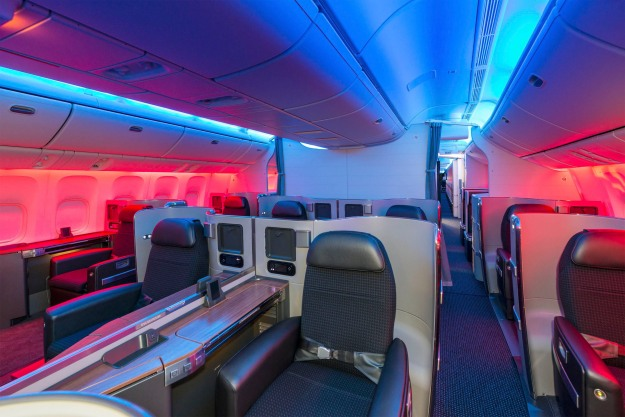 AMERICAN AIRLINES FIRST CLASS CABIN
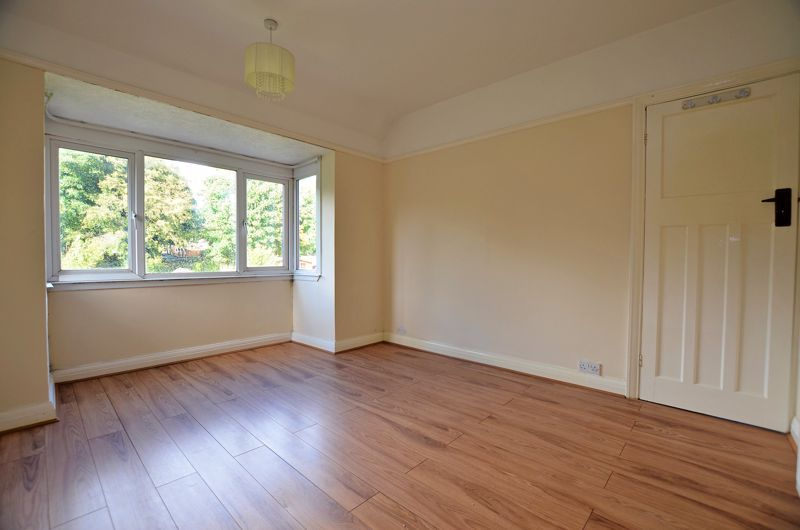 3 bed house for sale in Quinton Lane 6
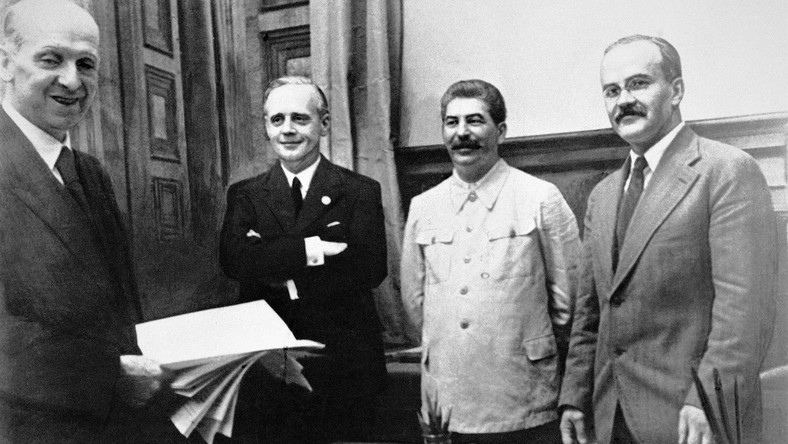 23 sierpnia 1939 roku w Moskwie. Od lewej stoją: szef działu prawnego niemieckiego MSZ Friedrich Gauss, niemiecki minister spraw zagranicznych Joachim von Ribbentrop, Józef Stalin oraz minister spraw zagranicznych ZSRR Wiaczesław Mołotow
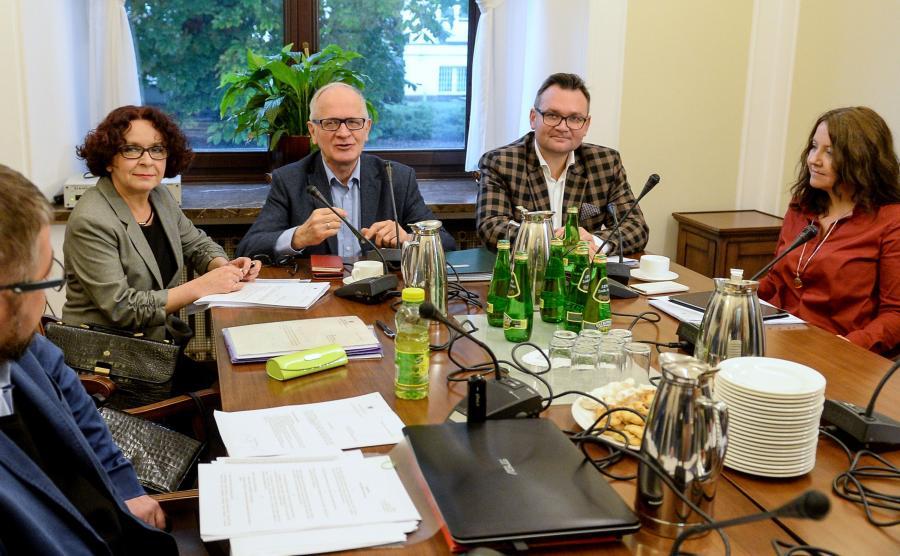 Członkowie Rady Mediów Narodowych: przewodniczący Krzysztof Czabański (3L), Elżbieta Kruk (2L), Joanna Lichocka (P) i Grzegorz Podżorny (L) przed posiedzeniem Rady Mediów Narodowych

-------

**PROBLEM DESCRIPTION**: When you write out the material, reproduce each line exactly and omit any picture it holds.

**TASK SOLUTION**:
 AMERICAN AIRLINES FIRST CLASS CABIN
 3 bed house for sale in Quinton Lane 6
 23 sierpnia 1939 roku w Moskwie. Od lewej stoją: szef działu prawnego niemieckiego MSZ Friedrich Gauss, niemiecki minister spraw zagranicznych Joachim von Ribbentrop, Józef Stalin oraz minister spraw zagranicznych ZSRR Wiaczesław Mołotow
 Członkowie Rady Mediów Narodowych: przewodniczący Krzysztof Czabański (3L), Elżbieta Kruk (2L), Joanna Lichocka (P) i Grzegorz Podżorny (L) przed posiedzeniem Rady Mediów Narodowych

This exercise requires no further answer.